_KRÓTKIE ZADANIE 1:_
Odpowiedz na pytania do fragmentu:
(a) Który to już wpis o tym samym weekendzie?
(b) Jakim środkiem transportu fragment każe koniecznie odbyć polecaną wycieczkę?
(c) Która noga bolała rano osobę, która w dialogu mówi o hipochondrii?
_KRÓTKIE ZADANIE 2:_ Skróć akapit fragmentu zaczynający się od słów „To już rekord.” i zapisz go w punktach, bez pomijania głównych informacji.

_FRAGMENT:_
++++++++

2011/03/01

602. migawki z weekendu

















To już rekord. Trzeci wpis o jednym weekendzie. Ale znowu inny. Bystrzyca Kłodzka to piękne miejsce i wymaga, by wybrać się tam specjalnie dla niej. Innym razem to zrobię. Polecam wycieczkę. Koniecznie pociągiem. Kiedy w końcu trafiam w góry dostaję małpiego rozumu. Ale nie było łatwo do końca, więc mała obrazowa historia do tego.

- Wiesz, wkurwiłem się, bo zabrałem książkę do pociągu i chciałem przeczytać, ale nie mogłem.
- Dlaczego?
- Bo wstałem rano i bolała mnie lewa noga. A wiesz, że ja jestem hipochondrykiem.
- No i co?
- No i siedziałem w tym pociągu i albo czytając książkę czułem, że boli mnie dalej i czekałem, aż zator zablokuje mi płuca, albo jak już nie mogłem wytrzymać tych myśli to patrzyłem za okno pociągu...

++++++++

_PODANE WPISY:_
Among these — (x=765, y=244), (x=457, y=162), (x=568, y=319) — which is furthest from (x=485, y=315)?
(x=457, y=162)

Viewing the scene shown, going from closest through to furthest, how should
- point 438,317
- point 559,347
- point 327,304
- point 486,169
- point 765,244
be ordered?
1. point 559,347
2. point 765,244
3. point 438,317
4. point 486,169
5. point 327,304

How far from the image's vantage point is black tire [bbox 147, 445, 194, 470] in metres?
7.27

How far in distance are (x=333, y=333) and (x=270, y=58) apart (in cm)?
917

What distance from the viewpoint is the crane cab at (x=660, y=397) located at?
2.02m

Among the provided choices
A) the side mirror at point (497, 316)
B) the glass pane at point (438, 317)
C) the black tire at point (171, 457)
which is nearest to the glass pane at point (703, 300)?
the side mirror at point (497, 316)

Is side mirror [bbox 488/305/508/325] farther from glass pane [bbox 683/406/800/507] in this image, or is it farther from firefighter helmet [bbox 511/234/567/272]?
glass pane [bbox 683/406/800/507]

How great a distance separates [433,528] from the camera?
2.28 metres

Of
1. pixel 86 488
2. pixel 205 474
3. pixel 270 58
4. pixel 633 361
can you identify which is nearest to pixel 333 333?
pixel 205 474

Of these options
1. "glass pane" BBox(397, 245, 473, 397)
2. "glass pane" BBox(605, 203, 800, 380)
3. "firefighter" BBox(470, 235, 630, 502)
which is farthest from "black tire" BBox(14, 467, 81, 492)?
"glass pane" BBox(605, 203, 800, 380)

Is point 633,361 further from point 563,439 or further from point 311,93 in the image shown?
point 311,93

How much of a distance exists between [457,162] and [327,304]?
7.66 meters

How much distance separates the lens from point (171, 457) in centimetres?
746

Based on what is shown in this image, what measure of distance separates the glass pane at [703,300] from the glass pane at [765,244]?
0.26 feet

++++++++

_ROZWIĄZANIE ZADANIA 1:_
(a) Trzeci.
(b) Pociągiem.
(c) Lewa.

_ROZWIĄZANIE ZADANIA 2:_
- To trzeci wpis o jednym weekendzie, ale znów inny.
- Bystrzyca Kłodzka jest piękna i warto pojechać tam specjalnie dla niej, co planuję innym razem.
- Polecam wycieczkę, koniecznie pociągiem.
- W górach dostaję małpiego rozumu.
- Nie wszystko poszło łatwo, stąd krótka obrazowa historia.